--- start EXTRACT TO READ ---

Shoddy journalism from The Guardian

On 7 September, the Guardian reported - as its lead story - that, to quote the headline, "BBC World Service broadcasts in Burma face axe".

As it turned out, no they don't.

Several things about the report immediately struck me as odd. It quoted a "diplomatic source" as saying that the BBC Burmese service "is very expensive and has relatively few listeners. The 'human rights' argument doesn't hold much sway with the new Foreign Office."

Neither of those specific claims about the Burmese service is true, something that any half-decent Guardian journalist assigned to write the paper's top story that day should have been able to determine. The Burmese radio service is one of the World Service's more modest sections: on the air for less than two hours a day, compared to, say, the Chinese service (five hours a day) or Arabic (18 hours a day on radio, plus a separate TV channel) and with a suitably modest budget. And, as the article noted briefly later, the BBC has a Burmese audience of an impressive 8.5 million.

The following day, the Guardian ran a further story, headlined: "World Service will face budget cuts – but risk to BBC Burma is 'small'".

This said (my emphasis):

Hague told the Commons foreign affairs committee that he would soon be telling the World Service what he thought it could achieve as a "contribution" to the spending review. But he said the BBC Burma service "does not cost very much" and closing it "probably wouldn't be a very good way of saving money".

"Here am I as someone who in opposition has appeared on platforms with Burmese human rights activists, launched books with Burmese human rights activists and been on the World Service talking about Burma and the importance of communicating into it.
The chances that I'm then going to sit in my office and say, 'let's close the World Service into Burma' are correspondingly small."

So, the paper's story the previous day was nonsense. It was a lame attempt by someone to make a shroud-waving story out of nothing. They knew that Guardianistas would be horrified to think of the Burmese service being cut by the nasty Tories, so they built a story out of a quote from a "diplomatic source" - probably quite a junior FCO staffer who wanted to grind a personal axe and bad-mouth both the current government and the BBC. (Some FCO staff - not the whole organization - dislike the World Service simply because it's "not invented here" and resent the money spent on it from the FCO's budget.)

The Guardian and the "source" knew that the line about "The 'human rights' argument doesn't hold much sway with the new Foreign Office" would be another easy button to push to outrage the Guardianistas. But, for all I know, William Hague has done more for human rights in Burma than Robin Cook, Jack Straw, Margaret Beckett or David Miliband.

Here's the truth: speculation about which bits of the World Service will be cut are just that - speculation. We won't know for certain until after the formal announcement on 20 October of the whole government's spending review. Sure, some parts of the WS will be cut, and some parts more than others. Services, like the Burmese one, that deliver a big audience for a modest outlay, and meet an obvious need, have every chance of surviving with little or no cutback. Other areas, including some of Bush House's sacred cows, will likely get the chop.

Meanwhile, treat all Guardian stories about any public sector cuts as unreliable

1 comment:

  1. A more sober report was in the Telegraph:

    "BBC chiefs have been engaged in talks with the Foreign Office, which funds the World Service through an annual £272m grant, over future budgets. The Foreign Office is thought to have told executives at the BBC to prepare for a cut of up to 25 per cent from April next year... A final decision has not been reached, however, with talks expected to continue for about another six weeks."

--- end EXTRACT TO READ ---

▶ [YOUR TASKS]
- 1) Rewrite the post on the Guardian's Burma report starting with "As it turned" and going on through "impressive 8.5 million.", putting "government official" wherever "diplomatic source" stands.
- 2) Answer these about the post on the Guardian's Burma report:
(a) On what date did the Guardian run its lead story about the Burmese broadcasts?
(b) How large is the BBC's Burmese audience?
(c) On what date was the formal announcement of the spending review due?

--- start DATA SHOWN ---

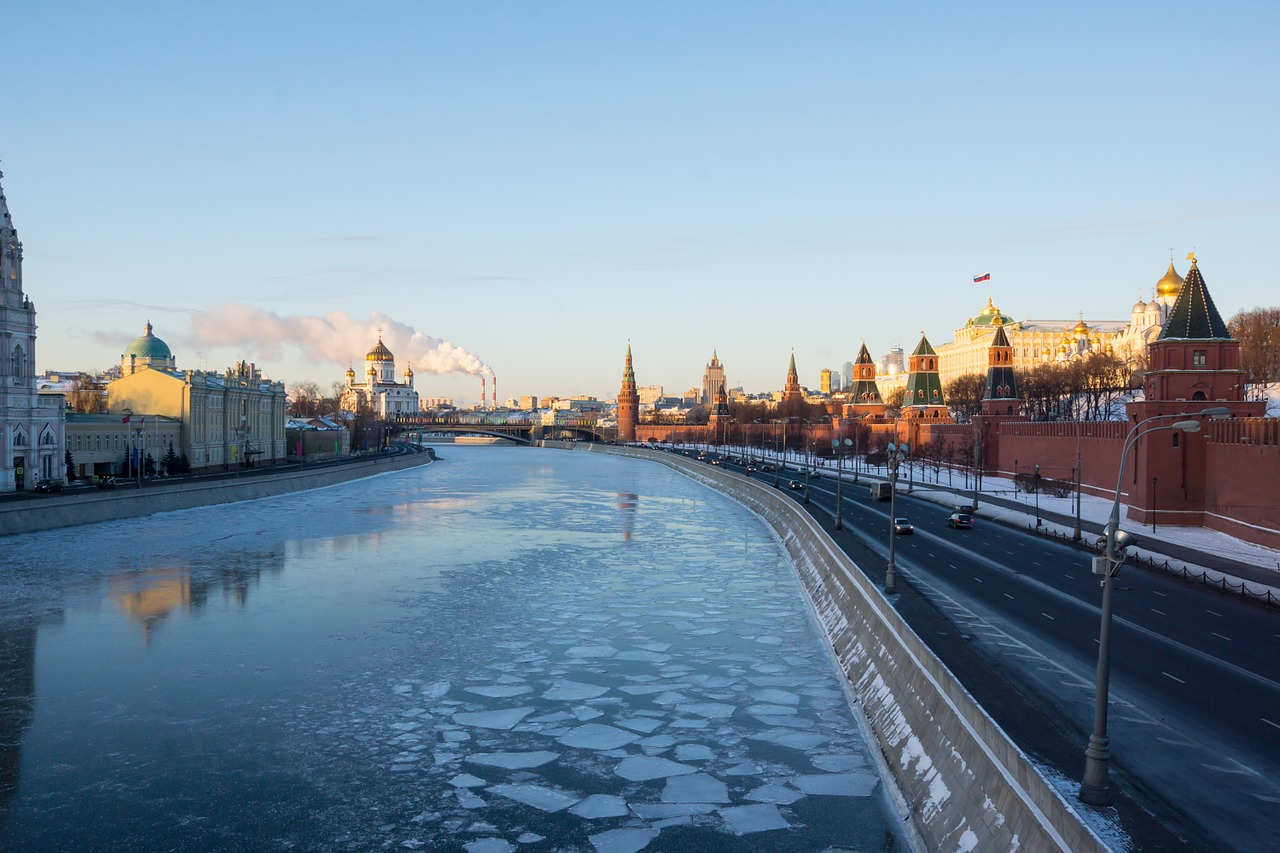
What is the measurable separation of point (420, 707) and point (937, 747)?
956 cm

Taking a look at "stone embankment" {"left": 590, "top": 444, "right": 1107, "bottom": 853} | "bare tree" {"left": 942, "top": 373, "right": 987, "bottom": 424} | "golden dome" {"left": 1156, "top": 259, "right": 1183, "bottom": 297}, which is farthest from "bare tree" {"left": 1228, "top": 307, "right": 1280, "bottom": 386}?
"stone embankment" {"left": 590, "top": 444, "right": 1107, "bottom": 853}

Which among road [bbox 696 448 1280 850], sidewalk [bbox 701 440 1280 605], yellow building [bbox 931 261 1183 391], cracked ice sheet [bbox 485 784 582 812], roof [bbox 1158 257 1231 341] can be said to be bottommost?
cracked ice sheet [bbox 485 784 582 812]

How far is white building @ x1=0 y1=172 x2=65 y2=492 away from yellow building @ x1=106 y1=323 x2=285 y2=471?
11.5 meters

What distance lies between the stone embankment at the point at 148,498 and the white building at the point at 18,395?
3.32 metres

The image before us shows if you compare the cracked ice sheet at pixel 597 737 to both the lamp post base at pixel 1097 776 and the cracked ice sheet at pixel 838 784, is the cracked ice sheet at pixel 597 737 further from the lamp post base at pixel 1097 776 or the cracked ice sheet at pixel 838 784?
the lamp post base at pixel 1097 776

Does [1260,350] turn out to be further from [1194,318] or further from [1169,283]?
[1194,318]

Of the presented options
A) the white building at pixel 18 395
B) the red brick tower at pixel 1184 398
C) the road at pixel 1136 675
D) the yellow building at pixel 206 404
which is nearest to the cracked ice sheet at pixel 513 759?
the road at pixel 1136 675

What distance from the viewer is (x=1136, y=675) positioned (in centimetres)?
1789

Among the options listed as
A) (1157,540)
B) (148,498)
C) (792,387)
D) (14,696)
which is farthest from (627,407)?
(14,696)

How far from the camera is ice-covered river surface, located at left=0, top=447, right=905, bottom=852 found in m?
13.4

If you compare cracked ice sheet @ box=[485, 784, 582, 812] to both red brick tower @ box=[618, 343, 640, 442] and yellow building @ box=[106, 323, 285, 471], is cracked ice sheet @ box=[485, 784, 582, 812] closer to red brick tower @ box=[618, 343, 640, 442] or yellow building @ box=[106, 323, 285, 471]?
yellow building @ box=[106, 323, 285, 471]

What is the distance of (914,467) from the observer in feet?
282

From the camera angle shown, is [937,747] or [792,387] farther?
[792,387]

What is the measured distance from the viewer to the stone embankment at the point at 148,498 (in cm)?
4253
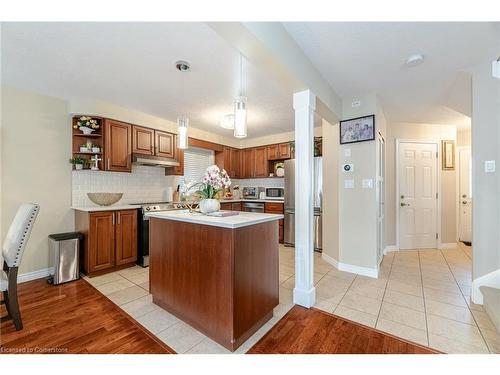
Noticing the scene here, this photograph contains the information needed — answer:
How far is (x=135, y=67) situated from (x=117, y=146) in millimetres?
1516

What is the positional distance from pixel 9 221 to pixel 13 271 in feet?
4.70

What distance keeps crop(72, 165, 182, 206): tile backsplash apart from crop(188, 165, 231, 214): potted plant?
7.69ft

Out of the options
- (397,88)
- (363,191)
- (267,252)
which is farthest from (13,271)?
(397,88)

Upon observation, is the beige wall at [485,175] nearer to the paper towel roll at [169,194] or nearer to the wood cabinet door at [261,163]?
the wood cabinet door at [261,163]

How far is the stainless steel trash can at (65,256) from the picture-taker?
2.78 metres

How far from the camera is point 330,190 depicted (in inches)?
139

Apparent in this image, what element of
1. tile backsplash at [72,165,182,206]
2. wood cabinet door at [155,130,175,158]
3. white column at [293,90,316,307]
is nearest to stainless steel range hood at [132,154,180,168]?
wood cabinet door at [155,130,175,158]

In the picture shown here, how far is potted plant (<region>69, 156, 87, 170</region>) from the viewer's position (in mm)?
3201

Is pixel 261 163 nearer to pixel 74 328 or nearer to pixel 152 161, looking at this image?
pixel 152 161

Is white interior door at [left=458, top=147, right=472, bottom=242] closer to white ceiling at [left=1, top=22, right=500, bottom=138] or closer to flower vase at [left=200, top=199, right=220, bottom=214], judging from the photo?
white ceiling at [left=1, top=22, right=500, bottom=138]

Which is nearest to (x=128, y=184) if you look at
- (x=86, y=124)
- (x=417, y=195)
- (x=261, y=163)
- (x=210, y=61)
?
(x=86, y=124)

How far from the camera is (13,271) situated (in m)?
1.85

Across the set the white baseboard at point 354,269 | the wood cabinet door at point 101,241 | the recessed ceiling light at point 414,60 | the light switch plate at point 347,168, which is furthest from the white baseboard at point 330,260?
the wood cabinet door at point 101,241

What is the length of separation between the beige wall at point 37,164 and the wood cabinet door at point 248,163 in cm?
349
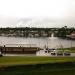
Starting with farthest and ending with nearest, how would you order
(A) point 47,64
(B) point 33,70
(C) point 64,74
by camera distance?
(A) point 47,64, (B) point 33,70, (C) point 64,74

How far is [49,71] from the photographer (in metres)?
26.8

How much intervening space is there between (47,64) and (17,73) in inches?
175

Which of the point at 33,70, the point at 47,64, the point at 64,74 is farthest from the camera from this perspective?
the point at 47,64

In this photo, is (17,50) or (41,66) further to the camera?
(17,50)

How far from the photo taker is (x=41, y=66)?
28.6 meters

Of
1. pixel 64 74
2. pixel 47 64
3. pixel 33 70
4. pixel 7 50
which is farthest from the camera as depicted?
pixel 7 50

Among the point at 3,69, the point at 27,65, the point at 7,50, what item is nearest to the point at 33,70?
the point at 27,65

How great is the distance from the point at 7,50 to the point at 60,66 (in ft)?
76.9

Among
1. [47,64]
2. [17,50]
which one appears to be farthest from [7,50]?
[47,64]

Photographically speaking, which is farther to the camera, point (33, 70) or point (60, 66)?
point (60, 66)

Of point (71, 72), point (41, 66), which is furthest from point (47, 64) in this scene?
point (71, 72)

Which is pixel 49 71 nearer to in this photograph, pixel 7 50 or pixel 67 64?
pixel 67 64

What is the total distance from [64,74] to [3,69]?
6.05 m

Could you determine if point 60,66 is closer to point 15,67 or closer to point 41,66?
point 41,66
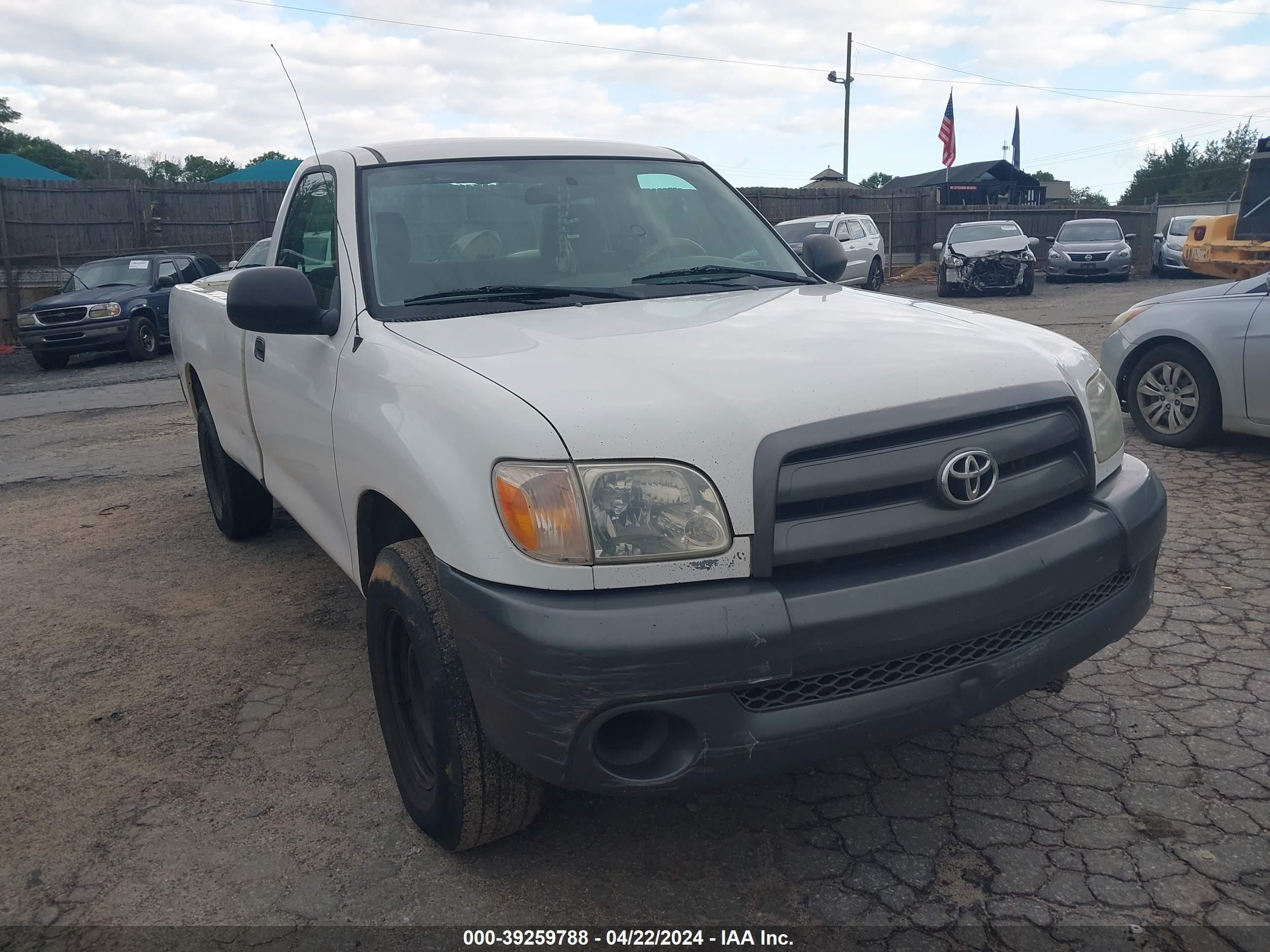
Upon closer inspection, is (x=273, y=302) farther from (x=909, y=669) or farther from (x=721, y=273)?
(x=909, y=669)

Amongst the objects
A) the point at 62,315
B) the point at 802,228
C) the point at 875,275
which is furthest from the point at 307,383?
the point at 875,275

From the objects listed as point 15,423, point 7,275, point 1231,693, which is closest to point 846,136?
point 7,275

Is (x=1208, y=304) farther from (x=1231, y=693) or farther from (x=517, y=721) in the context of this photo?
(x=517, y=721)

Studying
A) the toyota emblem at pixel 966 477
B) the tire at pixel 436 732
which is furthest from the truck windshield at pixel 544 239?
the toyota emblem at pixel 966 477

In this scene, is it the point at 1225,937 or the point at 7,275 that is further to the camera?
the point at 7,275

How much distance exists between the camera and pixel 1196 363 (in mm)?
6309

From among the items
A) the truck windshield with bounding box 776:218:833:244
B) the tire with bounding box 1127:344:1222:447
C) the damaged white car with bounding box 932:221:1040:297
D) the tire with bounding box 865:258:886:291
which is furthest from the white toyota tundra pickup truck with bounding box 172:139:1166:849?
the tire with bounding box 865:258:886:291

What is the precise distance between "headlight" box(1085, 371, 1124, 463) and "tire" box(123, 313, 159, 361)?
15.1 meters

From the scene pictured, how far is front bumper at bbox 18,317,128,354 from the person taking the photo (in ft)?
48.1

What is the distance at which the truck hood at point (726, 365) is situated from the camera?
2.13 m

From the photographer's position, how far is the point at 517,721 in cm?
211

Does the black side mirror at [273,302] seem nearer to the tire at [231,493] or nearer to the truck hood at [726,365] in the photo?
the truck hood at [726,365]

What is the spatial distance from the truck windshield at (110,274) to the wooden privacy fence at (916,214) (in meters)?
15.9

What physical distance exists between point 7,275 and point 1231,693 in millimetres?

--- end DATA SHOWN ---

▶ [SOLUTIONS TO EACH TASK]
- 1)
As it turned out, no they don't.

Several things about the report immediately struck me as odd. It quoted a "government official" as saying that the BBC Burmese service "is very expensive and has relatively few listeners. The 'human rights' argument doesn't hold much sway with the new Foreign Office."

Neither of those specific claims about the Burmese service is true, something that any half-decent Guardian journalist assigned to write the paper's top story that day should have been able to determine. The Burmese radio service is one of the World Service's more modest sections: on the air for less than two hours a day, compared to, say, the Chinese service (five hours a day) or Arabic (18 hours a day on radio, plus a separate TV channel) and with a suitably modest budget. And, as the article noted briefly later, the BBC has a Burmese audience of an impressive 8.5 million.

- 2)
(a) 7 September
(b) 8.5 million
(c) 20 October